# 文本片段:
******************************

Lightoj 1021 Painful Bases (狀壓dp 有趣)

_TCgogogo_發表於2015-11-23
1021 - Painful Bases
Time Limit: 2 second(s) Memory Limit: 32 MB

As you know that sometimes base conversion is a painful task. But still there are interesting facts in bases.

For convenience let's assume that we are dealing with the bases from 2 to 16. The valid symbols are 0, 1, 2, 3, 4, 5, 6, 7, 8, 9, A, B, C, D, E and F. And you can assume that all the numbers given in this problem are valid. For example 67AB is not a valid number of base 11, since the allowed digits for base 11 are 0 to A.

Now in this problem you are given a base, an integer K and a valid number in the base which contains distinct digits. You have to find the number of permutations of the given number which are divisible by KK is given in decimal.

******************************

# 所给材料:
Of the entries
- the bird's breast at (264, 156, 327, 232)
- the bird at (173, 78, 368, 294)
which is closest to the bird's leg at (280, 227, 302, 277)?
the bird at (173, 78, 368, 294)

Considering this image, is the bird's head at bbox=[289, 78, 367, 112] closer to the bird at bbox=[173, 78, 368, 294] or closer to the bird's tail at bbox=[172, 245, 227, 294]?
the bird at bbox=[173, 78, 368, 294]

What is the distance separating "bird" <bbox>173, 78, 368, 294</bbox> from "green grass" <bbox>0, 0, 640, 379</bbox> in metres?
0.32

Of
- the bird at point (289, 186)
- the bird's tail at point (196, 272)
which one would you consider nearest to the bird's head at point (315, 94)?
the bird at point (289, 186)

******************************

# 你的任务:
(a) 根据文本片段回答：
(i) 这道题的时间限制和内存限制各是多少？
(ii) 题中处理的进制范围是从几到几？
(iii) 为什么 67AB 不是合法的 11 进制数？
(b) 把文本片段中从“As you know”到“digits for base 11 are 0 to A.”之间的部分（含首尾）重写一遍，其中的“convenience”全部换成“simplicity”。
这些行用不上，不用管它们。

# 参考答案:
(a)
(i) 时间限制 2 秒，内存限制 32 MB。
(ii) 从 2 进制到 16 进制。
(iii) 因为 11 进制允许的数字只有 0 到 A。

(b)
As you know that sometimes base conversion is a painful task. But still there are interesting facts in bases.

For simplicity let's assume that we are dealing with the bases from 2 to 16. The valid symbols are 0, 1, 2, 3, 4, 5, 6, 7, 8, 9, A, B, C, D, E and F. And you can assume that all the numbers given in this problem are valid. For example 67AB is not a valid number of base 11, since the allowed digits for base 11 are 0 to A.